» Activity list
• 1. In the text below on becoming a reading specialist, how much classroom teaching experience may be required before graduate school?
• 2. Pick up the text on reading specialists after its final sentence and write the next part.

═════ Source text

Who Reading Specialists Teach
Certified reading specialists are trained to teach virtually anyone the phonemic awareness, phonics, fluency, and vocabulary to read, according to Literacy Coaching Clearinghouse. Literacy coaches can plan reading programs in K-12 school districts for early childhood, elementary, middle, and high school students as well as adult learners in community-based learning centers. Some may focus on working with individuals from diverse cultural backgrounds who are first learning English. Other reading specialists could devote their skills to teaching gifted children or adolescents with learning disabilities. Reading specialists tailor curriculum to suit varied abilities. The majority of specialists are employed full-time and have their own classrooms to promote reading.
How to Become a Reading Specialist
There are several steps aspiring reading specialists must take before certification. First, you’ll need to obtain a four-year bachelor’s degree in education and initial state teaching licensure. It’s recommended that you start building your resume with classroom teaching experience at your desired grade level. Up to three years of experience may be required. Then, you must head back to graduate school to complete an accredited master’s degree program. Many universities nationwide offer Master of Education (M.Ed.) programs with specializations in reading or literacy education. Coursework will be aligned to your interests in teaching reading. Most states will mandate that new reading specialists then pass the Praxis certifying exam, according to the Educational Testing Service.

══════════
═════ Information shown

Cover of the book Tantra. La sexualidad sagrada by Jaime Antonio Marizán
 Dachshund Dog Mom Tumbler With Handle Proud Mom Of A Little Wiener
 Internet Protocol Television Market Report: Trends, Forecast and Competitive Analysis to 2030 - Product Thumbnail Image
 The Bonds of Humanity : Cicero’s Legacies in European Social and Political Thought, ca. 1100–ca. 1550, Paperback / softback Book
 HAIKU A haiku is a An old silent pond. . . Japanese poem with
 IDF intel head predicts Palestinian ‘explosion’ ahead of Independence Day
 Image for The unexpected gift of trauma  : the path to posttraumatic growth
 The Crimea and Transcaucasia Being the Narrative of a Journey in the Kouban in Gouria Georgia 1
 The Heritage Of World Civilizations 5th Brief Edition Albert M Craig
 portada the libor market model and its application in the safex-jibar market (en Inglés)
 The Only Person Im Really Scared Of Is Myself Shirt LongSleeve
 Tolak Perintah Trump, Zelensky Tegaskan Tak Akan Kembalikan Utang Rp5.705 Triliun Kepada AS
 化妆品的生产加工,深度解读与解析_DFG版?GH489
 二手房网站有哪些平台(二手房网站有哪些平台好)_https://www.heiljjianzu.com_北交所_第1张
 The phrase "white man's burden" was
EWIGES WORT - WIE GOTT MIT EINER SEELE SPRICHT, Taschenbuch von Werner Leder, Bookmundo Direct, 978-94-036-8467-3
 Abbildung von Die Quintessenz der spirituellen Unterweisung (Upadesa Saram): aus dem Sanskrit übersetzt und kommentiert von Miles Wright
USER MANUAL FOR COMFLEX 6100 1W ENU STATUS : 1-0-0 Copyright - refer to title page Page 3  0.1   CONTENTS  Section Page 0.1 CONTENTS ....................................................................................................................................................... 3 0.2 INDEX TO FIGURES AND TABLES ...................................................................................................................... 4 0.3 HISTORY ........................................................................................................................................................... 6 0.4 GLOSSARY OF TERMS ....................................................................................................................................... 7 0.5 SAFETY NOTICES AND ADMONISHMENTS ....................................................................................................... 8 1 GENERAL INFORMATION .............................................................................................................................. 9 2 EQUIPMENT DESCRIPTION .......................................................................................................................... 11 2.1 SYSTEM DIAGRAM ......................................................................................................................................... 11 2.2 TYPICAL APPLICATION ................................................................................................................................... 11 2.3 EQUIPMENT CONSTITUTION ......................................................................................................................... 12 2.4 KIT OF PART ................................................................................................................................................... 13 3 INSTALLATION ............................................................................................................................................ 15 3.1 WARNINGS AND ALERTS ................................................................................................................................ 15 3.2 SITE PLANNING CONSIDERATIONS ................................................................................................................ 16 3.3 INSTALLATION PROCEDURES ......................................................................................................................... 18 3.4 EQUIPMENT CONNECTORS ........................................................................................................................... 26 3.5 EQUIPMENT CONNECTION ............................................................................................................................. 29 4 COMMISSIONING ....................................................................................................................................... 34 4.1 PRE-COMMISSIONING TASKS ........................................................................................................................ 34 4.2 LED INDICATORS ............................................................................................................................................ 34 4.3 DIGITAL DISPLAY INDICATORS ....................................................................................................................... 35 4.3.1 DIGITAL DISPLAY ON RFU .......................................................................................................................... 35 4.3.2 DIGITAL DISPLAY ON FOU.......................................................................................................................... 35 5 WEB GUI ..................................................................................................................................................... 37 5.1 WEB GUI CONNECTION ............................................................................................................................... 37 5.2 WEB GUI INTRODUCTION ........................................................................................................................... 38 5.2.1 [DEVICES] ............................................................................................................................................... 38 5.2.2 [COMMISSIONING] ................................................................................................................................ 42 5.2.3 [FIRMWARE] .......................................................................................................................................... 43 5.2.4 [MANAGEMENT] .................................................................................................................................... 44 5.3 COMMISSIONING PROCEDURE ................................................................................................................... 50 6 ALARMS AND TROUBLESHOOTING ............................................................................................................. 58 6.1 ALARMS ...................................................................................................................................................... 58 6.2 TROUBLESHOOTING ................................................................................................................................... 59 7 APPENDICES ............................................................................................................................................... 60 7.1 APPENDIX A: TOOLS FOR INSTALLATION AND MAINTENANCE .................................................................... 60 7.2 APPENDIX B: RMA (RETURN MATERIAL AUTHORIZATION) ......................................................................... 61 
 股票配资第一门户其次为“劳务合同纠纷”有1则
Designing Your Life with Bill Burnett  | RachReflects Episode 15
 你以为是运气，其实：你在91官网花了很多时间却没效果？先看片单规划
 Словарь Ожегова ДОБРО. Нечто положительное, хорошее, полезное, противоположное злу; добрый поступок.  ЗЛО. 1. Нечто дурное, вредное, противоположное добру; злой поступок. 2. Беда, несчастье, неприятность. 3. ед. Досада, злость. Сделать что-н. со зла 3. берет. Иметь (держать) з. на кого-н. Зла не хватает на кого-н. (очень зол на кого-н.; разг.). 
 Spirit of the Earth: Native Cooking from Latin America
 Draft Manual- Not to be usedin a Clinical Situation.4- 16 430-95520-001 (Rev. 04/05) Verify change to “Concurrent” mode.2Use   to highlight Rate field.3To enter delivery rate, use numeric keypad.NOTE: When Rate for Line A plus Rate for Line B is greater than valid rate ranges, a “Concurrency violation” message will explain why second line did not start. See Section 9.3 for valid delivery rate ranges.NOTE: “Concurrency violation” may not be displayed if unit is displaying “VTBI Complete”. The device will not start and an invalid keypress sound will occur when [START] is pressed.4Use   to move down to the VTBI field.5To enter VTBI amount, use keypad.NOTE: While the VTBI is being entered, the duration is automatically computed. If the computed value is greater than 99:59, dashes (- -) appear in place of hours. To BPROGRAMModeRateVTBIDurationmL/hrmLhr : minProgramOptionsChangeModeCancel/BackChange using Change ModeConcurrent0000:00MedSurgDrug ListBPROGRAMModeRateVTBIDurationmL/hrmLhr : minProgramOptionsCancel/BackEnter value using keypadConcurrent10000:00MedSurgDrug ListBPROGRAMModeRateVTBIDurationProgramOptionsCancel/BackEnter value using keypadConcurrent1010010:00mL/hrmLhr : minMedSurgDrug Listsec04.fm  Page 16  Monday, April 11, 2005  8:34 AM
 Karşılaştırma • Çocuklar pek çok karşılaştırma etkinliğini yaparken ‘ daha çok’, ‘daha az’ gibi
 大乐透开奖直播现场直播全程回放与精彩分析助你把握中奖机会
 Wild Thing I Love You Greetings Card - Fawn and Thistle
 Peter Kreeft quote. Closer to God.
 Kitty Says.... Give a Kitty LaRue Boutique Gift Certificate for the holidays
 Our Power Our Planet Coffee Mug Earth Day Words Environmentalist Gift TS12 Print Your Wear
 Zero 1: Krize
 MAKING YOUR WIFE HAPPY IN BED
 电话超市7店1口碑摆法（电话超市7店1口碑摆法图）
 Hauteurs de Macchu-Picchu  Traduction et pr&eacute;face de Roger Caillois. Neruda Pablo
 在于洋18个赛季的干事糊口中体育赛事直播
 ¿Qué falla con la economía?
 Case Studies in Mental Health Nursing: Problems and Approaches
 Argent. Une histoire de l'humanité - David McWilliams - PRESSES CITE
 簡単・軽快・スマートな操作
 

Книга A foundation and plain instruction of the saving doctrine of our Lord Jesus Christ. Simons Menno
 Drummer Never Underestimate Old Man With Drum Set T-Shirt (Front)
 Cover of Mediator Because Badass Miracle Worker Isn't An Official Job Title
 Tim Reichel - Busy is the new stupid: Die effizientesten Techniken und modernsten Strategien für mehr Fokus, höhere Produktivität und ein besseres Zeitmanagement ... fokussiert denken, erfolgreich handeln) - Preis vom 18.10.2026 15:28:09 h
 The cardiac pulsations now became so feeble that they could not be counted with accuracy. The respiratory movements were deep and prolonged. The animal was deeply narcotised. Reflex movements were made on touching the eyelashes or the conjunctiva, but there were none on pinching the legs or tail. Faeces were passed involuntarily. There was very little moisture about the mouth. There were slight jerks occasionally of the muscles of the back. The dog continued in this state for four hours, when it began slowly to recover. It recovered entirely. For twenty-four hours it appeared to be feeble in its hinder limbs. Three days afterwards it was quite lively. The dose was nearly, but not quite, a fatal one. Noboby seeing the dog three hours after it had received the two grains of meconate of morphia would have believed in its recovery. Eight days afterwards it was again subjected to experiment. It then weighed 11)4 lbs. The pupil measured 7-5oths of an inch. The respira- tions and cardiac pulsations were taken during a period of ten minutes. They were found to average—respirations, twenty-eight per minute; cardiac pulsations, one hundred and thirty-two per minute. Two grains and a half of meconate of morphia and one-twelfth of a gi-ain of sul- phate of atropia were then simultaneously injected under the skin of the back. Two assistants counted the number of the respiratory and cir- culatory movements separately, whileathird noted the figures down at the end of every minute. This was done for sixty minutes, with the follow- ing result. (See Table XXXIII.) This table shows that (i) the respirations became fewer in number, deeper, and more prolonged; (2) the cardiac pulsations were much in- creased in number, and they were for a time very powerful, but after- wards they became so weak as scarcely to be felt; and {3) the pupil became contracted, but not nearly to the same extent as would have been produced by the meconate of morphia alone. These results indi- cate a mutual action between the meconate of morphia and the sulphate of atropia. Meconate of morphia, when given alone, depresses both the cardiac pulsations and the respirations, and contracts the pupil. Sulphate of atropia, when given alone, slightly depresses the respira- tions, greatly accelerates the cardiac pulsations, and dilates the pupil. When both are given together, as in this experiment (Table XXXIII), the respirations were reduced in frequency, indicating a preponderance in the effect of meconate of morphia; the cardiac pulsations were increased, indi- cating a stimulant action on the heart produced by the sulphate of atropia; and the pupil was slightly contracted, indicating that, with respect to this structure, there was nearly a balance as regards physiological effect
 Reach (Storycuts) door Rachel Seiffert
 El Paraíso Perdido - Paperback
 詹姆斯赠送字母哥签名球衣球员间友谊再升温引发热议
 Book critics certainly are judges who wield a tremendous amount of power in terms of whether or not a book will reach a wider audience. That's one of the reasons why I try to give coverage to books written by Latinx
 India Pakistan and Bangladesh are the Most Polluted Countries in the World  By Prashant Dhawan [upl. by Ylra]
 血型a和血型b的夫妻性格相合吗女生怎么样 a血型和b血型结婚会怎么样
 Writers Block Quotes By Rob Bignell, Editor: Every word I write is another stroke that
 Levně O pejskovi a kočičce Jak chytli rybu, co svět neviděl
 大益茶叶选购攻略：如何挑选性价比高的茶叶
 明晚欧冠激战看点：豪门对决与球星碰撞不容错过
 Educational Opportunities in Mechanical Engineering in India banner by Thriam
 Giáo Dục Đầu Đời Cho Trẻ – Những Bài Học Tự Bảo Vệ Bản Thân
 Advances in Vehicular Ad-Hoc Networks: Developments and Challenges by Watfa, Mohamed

══════════

» Task-by-task results
• 1. Up to three years.

• 2.
Related Resource: Early Intervention Specialist
Overall, reading specialists hold significant responsibility in providing the overall direction for a school’s literacy program to help students improve language development. This rewarding career can involve mentoring classroom teachers, advising principals, creating reading curriculum, teaching illiterate adults, or providing individualized instruction. According to the Bureau of Labor Statistics, employment of reading specialists and other instructional coordinators is projected to grow slightly faster than average by 13 percent through 2022. Even though you’ll have to invest in advanced training and certification, being a reading specialist will provide intrinsic rewards in helping struggling learners develop a lifelong love for reading.